En medio de tanto acontecimiento lamentable justo es señalar la actitud de la Fiscalía,  que comisionó a la Fiscal 35 Dra Nadia Pereira, con competencia en menores, para que abriera la investigación, su comportamiento fue diligente y profesional. También se apersonó la Dip. a la Asamblea Nacional Elimar Díaz prestando toda su solidaridad con el joven Freddy y su familia, y la labor encomiable de los periodistas zulianos que con su esmero en difundir estos hechos incentivan una red de solidaridad indispensable.
Hoy mas que nunca los ciudadanos debemos contagiarnos del valor infinito de tantos que salen a protestar a las calles, a reclamar el país que nos han quitado.

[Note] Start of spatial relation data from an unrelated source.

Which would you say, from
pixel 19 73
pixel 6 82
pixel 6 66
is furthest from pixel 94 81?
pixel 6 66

Nada de desesperanza, se me ocurre en  cambio invitarnos a buscar a los uniformados. Si, todos conocemos a un militar, de vecino, amigo o hasta familiar. Busquémoslo, hablémosle con la Constitución en la mano, leámosla junto a él, expliquémosle el porqué es inconstitucional el llamado de Maduro a una constituyente que sólo le sirve a él.
Hagámosle ver que nuestros hijos, los de un lado y los del otro, los hijos de todos, no pueden seguir muriendo por el capricho de un hombre.
Que ellos, los de verde, se deben a todos los venezolanos y que su deber es respetar y hacer cumplir la constitución. Estoy seguro que a muchos se les abrirá el entendimiento y el corazón. Que nos harán saber nuestras coincidencias, y nos darán la mano.
Freddy Gonzalez vive junto a su mamá y cinco hermanos en el barrio 4 de Febrero -emblemático nombre- allá en lo que se conoce como Maracaibo Oeste, la parte mas marginada de la ciudad, en un rancho de latas de 30 metros cuadrados si acaso, las calles del barrio no conocen el asfalto, el agua no llega y el hambre campea. Ese barrio, que debe su nombre a los soldados alzados en 1992, es habitado por gente muy humilde que posiblemente esperó mucho de quienes ofrecieron reivindicar al pueblo y sacarlo de su pobreza. Transcurrido los años, esa esperanza se ha desvanecido. Deysi, la madre de Freddy, hace mucho dejó de creer en la revolución, “si mi hijo muere, me lo mata Maduro” repetía una y otra vez.
Sin embargo, un hombre y su pequeño séquito, no nos harán perder la fe en el ser humano. Es el momento de apelar a lo mejor de nosotros como pueblo y como personas.
Mas allá de la penumbra, del dolor que nos embarga, hay grandeza y mucho coraje en las calles. Esa grandeza y dignidad del venezolano también se harán sentir dentro de nuestros cuarteles.